▸ **WORK TO BE COMPLETED**
Repeat verbatim every line of the material, beginning at the line that holds "How much of" and ending at its last line.

▸ **PROVIDED MATERIAL**
◇ ◇ ◇ ◇ ◇ ◇ ◇
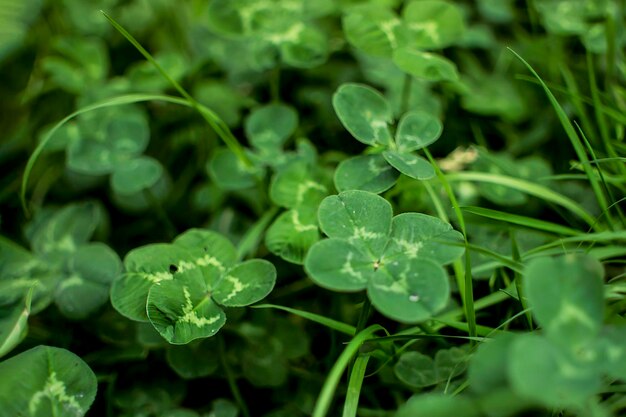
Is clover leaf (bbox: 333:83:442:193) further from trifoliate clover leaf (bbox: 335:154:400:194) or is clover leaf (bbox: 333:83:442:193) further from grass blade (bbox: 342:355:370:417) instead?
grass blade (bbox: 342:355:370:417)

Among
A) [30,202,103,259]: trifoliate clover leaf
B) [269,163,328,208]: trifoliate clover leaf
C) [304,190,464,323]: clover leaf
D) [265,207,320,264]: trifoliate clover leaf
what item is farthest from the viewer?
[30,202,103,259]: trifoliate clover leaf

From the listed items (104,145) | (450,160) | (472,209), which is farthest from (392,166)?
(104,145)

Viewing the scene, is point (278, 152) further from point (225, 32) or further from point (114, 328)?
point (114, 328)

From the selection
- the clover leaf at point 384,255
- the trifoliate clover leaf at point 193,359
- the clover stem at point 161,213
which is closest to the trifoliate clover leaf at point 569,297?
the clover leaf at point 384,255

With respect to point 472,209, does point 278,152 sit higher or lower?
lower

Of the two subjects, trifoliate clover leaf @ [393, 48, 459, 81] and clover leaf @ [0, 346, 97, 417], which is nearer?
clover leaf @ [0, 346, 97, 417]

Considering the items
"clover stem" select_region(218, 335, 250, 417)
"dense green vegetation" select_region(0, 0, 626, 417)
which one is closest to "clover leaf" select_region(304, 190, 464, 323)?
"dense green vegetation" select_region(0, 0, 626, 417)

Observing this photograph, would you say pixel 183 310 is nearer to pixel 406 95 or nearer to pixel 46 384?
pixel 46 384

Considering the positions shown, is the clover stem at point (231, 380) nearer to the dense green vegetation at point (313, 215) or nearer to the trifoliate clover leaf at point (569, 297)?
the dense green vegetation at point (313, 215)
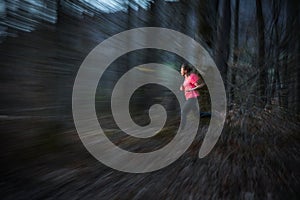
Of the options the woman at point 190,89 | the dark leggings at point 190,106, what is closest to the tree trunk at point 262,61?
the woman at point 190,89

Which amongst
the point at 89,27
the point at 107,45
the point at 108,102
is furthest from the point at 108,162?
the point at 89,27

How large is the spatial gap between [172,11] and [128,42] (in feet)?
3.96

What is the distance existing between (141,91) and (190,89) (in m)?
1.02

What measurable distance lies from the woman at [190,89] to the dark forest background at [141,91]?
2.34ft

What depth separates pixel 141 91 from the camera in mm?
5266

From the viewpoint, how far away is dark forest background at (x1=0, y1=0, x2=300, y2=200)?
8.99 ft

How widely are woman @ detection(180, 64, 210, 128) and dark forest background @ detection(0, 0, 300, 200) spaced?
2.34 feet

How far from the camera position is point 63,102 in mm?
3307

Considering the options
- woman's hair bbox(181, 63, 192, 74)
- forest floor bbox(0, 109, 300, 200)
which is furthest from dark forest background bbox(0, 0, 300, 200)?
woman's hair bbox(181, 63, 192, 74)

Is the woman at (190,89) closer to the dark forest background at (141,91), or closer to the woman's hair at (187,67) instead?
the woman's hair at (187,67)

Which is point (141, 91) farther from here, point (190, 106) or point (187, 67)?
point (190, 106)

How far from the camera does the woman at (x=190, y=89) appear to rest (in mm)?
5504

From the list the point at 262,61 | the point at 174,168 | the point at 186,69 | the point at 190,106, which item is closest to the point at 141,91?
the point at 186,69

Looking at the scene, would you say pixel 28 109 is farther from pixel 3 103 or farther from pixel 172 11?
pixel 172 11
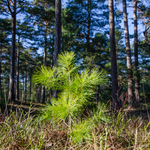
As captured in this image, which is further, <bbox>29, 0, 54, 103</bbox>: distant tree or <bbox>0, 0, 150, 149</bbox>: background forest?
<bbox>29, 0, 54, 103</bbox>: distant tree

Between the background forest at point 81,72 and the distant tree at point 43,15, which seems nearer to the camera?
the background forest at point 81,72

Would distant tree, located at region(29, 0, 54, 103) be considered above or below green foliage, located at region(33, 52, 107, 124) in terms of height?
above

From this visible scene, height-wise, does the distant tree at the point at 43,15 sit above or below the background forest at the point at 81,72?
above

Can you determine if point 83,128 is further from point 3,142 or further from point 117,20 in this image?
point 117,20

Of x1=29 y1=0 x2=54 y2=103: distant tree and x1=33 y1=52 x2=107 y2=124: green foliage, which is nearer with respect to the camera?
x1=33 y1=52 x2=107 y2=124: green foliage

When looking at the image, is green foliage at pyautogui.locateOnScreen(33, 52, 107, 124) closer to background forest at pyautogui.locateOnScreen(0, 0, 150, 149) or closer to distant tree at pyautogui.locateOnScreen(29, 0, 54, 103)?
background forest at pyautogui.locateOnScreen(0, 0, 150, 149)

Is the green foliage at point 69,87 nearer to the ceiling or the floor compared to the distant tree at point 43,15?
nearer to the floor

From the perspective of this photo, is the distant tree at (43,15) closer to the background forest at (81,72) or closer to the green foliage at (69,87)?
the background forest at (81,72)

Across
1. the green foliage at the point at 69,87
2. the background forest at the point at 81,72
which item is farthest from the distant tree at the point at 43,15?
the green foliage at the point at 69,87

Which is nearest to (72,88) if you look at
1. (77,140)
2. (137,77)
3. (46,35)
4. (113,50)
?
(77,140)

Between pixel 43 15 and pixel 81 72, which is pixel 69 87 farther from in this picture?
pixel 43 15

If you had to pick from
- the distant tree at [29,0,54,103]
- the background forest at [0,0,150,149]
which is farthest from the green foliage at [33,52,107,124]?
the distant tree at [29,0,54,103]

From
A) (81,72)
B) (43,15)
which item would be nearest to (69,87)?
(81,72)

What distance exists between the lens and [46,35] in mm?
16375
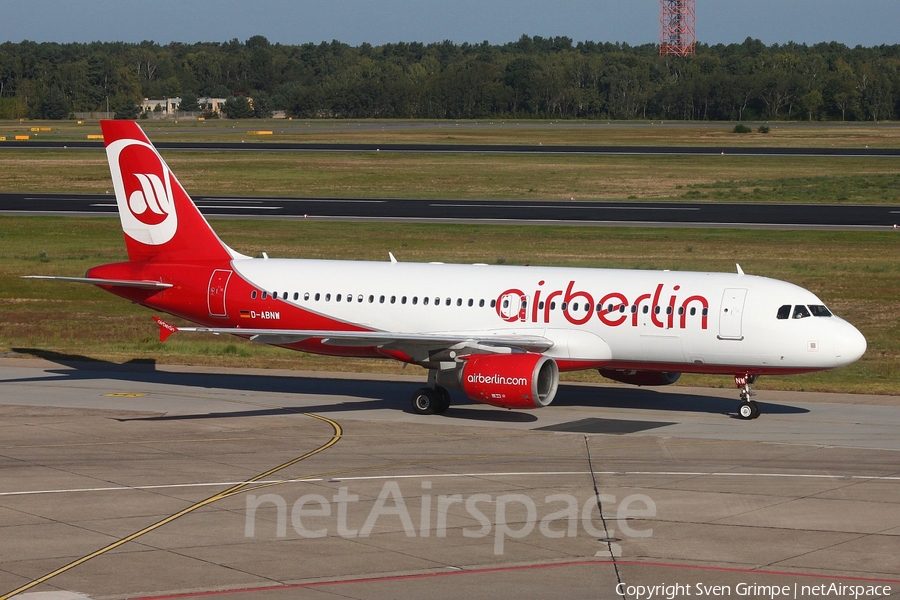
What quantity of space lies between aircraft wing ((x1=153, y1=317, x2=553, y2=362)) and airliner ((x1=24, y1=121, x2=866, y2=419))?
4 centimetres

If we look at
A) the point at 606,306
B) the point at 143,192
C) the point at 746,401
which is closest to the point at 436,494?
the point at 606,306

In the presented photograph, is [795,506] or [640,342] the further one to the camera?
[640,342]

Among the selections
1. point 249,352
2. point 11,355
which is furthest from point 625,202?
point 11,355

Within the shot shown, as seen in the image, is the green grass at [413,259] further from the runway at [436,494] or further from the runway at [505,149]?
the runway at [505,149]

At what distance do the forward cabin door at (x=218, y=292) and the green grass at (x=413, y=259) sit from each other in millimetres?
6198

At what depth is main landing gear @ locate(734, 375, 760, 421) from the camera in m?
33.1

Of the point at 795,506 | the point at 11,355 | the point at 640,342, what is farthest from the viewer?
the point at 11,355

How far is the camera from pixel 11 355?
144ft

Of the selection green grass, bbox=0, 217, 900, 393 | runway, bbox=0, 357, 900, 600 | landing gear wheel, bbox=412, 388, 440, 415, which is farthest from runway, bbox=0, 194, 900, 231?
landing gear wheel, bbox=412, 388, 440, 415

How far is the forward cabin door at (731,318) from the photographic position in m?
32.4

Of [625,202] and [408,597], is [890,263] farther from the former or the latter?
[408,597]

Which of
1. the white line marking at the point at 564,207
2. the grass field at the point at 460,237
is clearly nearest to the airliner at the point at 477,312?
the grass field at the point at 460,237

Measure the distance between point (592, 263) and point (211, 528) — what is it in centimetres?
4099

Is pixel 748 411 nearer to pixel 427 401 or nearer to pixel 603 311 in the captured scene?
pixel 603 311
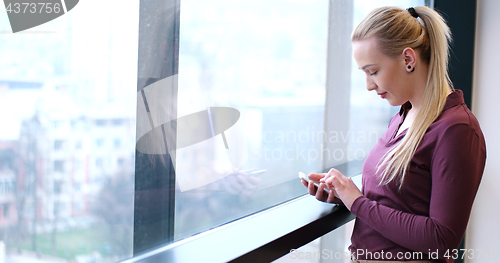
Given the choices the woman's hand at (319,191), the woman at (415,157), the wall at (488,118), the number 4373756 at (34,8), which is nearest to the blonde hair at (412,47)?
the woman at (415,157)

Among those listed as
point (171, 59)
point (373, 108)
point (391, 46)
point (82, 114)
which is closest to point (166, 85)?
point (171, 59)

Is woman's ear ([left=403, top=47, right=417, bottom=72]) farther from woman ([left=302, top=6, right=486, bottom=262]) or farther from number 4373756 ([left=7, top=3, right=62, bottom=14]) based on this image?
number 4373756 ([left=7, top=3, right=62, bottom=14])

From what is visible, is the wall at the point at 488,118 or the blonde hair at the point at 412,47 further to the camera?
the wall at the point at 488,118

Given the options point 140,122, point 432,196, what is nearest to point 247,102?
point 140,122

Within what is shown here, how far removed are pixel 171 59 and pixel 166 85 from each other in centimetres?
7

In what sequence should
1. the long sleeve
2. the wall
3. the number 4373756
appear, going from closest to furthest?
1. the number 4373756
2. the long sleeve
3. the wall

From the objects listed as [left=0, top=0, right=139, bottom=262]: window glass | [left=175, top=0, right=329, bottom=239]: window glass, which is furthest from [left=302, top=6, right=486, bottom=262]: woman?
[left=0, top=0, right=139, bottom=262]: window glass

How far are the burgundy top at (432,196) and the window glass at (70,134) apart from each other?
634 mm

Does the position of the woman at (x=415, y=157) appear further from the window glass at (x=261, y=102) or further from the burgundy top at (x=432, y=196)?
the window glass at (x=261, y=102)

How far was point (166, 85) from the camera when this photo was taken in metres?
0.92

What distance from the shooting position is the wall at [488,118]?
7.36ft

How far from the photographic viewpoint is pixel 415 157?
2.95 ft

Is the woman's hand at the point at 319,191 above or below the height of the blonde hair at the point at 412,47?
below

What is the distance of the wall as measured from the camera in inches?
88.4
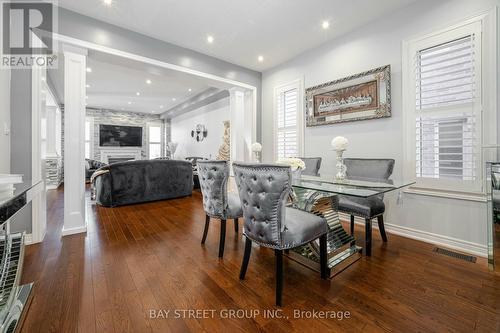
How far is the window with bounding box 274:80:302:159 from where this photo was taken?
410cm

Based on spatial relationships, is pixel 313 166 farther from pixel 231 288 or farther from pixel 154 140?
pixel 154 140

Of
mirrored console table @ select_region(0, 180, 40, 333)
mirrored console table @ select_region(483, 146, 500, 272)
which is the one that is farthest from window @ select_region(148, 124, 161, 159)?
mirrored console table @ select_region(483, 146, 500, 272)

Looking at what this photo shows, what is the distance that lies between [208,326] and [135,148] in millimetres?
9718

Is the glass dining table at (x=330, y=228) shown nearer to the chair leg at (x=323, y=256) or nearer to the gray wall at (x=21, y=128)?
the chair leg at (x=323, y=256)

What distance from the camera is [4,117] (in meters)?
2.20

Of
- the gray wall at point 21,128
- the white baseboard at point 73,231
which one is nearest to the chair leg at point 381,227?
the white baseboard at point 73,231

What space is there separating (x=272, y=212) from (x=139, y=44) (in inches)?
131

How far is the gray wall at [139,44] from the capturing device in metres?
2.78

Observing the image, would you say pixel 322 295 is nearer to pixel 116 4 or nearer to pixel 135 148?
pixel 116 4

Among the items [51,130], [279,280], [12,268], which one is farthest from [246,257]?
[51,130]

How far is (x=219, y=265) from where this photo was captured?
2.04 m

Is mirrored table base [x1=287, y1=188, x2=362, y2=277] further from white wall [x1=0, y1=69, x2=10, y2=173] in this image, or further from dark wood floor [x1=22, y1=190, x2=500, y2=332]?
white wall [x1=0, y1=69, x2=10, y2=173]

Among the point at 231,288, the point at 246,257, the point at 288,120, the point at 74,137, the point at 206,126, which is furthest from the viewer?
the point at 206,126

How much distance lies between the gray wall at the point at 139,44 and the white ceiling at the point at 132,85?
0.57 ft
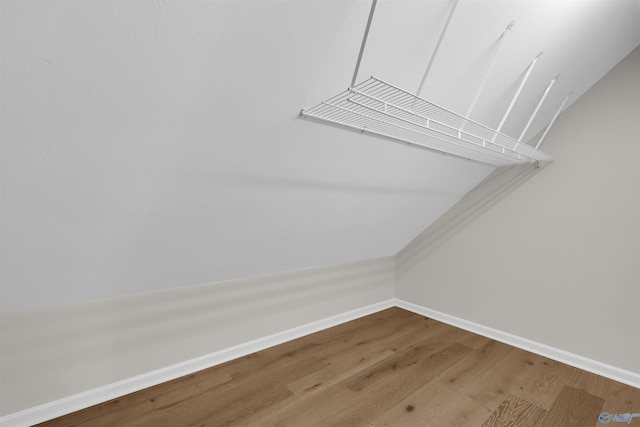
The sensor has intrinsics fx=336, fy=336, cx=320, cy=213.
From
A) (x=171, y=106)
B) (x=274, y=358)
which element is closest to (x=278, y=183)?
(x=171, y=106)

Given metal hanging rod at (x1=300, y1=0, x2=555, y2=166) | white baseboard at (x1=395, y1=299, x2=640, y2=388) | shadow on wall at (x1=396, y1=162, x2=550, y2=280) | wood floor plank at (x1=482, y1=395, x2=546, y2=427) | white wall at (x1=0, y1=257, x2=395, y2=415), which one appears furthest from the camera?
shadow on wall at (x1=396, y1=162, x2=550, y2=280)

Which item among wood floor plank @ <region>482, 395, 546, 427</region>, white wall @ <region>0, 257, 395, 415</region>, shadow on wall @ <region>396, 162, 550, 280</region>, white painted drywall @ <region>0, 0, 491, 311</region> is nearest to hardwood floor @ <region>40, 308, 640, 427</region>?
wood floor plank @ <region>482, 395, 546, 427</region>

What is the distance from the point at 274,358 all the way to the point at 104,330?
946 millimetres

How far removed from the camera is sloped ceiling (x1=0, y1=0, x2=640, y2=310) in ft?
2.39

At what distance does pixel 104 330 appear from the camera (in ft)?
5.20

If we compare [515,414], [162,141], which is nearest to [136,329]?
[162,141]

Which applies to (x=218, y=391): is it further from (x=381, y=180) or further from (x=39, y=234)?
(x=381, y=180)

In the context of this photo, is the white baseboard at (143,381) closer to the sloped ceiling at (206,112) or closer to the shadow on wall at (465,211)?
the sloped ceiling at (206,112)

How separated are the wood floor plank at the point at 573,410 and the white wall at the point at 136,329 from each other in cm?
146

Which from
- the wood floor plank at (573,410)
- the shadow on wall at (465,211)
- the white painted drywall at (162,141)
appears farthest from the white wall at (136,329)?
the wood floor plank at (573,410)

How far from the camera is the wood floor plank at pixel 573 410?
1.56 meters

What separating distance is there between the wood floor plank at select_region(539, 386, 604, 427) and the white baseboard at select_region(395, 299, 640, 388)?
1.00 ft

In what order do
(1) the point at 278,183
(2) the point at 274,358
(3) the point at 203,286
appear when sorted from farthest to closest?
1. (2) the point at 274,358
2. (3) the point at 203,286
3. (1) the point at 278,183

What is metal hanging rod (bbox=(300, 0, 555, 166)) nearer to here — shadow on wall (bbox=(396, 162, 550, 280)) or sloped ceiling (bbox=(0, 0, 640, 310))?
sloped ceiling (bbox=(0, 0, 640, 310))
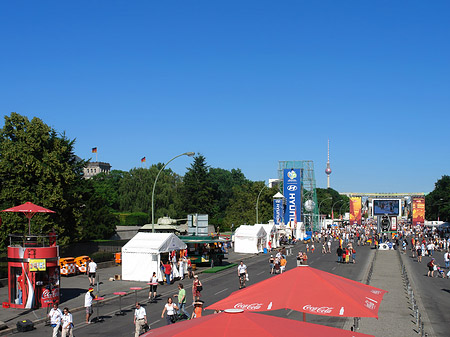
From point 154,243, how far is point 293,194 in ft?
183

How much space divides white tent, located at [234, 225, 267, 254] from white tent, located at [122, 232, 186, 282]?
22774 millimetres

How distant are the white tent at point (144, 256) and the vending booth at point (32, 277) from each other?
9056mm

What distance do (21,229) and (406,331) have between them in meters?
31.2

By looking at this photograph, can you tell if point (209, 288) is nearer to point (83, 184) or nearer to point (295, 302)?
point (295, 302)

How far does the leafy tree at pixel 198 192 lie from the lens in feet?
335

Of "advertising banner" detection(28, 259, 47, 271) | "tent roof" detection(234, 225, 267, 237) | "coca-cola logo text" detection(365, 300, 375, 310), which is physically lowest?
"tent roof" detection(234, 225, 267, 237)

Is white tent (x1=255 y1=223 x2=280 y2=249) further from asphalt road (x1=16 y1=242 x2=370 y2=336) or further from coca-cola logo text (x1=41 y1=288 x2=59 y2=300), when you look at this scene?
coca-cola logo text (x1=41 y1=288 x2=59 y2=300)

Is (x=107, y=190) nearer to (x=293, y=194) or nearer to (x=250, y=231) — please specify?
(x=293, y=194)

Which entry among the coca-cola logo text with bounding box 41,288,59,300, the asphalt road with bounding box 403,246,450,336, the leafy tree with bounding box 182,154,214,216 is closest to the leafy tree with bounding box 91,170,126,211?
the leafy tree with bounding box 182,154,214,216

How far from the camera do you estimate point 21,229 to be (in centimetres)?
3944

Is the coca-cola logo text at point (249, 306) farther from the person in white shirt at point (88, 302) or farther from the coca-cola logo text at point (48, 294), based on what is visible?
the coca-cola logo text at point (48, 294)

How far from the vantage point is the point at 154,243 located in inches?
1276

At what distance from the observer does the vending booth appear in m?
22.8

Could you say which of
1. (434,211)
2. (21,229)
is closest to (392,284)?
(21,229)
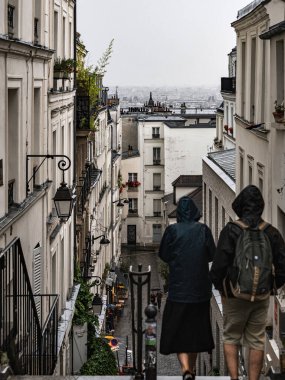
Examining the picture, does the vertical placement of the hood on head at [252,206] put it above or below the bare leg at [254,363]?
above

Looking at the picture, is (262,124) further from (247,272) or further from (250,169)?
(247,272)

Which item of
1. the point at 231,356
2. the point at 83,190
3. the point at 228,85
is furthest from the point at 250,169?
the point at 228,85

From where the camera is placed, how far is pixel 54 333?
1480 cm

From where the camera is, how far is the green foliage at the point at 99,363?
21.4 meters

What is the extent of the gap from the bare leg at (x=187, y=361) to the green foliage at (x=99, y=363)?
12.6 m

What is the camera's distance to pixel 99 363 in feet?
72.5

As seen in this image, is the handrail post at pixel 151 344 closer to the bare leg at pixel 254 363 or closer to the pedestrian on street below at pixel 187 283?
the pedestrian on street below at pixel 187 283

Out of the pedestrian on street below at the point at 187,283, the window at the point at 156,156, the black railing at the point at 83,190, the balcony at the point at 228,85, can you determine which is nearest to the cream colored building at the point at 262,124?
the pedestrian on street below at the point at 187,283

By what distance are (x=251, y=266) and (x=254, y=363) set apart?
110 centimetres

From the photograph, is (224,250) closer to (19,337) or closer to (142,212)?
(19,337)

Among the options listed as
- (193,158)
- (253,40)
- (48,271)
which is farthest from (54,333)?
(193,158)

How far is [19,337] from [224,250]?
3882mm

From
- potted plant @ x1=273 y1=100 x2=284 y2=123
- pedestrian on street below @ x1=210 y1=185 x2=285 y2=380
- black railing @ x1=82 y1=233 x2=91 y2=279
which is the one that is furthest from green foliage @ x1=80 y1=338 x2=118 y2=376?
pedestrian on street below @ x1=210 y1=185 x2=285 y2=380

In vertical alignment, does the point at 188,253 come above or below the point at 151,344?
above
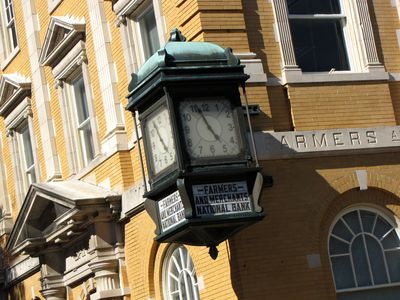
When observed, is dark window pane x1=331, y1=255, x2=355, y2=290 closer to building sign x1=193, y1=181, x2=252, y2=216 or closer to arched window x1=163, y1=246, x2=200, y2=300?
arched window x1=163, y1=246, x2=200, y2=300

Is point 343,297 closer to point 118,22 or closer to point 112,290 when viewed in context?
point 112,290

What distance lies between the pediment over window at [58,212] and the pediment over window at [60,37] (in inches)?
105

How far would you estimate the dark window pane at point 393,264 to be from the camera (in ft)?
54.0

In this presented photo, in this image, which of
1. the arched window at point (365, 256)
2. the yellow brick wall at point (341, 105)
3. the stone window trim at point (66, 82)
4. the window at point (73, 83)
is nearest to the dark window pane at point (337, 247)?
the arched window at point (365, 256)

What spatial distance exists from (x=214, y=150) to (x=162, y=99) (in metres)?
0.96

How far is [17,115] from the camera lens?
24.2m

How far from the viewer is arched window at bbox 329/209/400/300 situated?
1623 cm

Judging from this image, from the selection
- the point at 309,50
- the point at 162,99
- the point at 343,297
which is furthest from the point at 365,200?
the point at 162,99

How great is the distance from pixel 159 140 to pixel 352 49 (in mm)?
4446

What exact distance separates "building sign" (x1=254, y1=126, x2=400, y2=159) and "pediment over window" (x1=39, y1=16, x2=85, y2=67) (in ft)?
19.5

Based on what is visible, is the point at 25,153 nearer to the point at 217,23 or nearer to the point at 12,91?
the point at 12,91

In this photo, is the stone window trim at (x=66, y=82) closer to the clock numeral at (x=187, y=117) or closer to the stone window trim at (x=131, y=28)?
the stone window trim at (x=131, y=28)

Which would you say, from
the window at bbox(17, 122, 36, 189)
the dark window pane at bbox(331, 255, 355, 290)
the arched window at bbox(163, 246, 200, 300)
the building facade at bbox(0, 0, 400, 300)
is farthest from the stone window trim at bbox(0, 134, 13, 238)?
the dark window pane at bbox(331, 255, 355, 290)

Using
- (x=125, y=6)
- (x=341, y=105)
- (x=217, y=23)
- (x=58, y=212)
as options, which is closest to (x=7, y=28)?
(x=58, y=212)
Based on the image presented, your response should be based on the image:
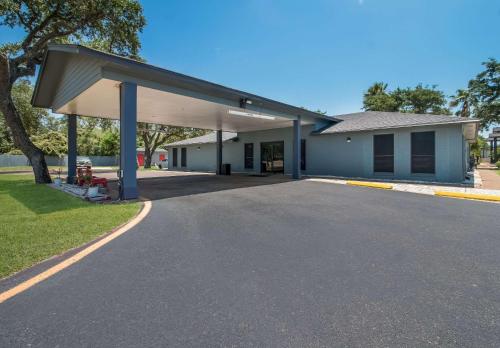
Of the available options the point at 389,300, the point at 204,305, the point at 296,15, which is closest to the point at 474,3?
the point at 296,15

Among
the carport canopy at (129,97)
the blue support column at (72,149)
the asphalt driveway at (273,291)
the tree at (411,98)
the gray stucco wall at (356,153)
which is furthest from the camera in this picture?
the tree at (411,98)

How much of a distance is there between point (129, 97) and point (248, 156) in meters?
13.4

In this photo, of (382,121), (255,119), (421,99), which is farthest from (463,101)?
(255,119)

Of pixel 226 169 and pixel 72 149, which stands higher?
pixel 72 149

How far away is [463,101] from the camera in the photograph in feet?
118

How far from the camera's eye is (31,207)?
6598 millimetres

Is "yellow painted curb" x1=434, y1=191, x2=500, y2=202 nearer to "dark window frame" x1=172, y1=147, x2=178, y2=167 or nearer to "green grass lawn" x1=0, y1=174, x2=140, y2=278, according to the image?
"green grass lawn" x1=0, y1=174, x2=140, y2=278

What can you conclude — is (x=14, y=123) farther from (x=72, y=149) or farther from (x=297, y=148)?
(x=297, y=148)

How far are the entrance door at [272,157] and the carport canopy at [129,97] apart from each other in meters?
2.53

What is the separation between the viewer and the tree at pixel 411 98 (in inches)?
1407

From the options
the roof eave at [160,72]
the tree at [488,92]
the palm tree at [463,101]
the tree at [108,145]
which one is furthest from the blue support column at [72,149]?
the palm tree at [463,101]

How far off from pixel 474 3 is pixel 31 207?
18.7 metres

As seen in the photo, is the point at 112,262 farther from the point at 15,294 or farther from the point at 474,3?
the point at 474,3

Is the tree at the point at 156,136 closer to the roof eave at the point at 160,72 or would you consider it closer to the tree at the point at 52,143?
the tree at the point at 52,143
◇ ◇ ◇ ◇ ◇ ◇ ◇
▸ **TASK ANSWER**
How much of a distance is there between point (129, 97) and point (248, 156) in meters?
13.4

In this photo, of (382,121), (255,119), (421,99), which is farthest from (463,101)?
(255,119)

Of pixel 226 169 and pixel 72 149, which stands higher?
pixel 72 149

How far away is [463,101] from the camera in the photograph in feet?
118

How far from the camera's eye is (31,207)?
6598 millimetres

Is "yellow painted curb" x1=434, y1=191, x2=500, y2=202 nearer to "dark window frame" x1=172, y1=147, x2=178, y2=167 or nearer to "green grass lawn" x1=0, y1=174, x2=140, y2=278, according to the image?
"green grass lawn" x1=0, y1=174, x2=140, y2=278

What can you conclude — is (x=14, y=123) farther from (x=72, y=149) or farther from (x=297, y=148)?
(x=297, y=148)

How far are the entrance door at [272,157] and the carport canopy at [129,97] apart from each other in meters?
2.53

What is the separation between the viewer and the tree at pixel 411 98 (in inches)?
1407

From the options
the roof eave at [160,72]
the tree at [488,92]
the palm tree at [463,101]
the tree at [108,145]
which one is furthest from the blue support column at [72,149]?
the palm tree at [463,101]

How far off from pixel 474 3 is pixel 31 207?
18.7 metres

As seen in the photo, is the point at 112,262 farther from the point at 15,294 or farther from the point at 474,3?
the point at 474,3

Is the tree at the point at 156,136 closer to the roof eave at the point at 160,72 or would you consider it closer to the tree at the point at 52,143?
the tree at the point at 52,143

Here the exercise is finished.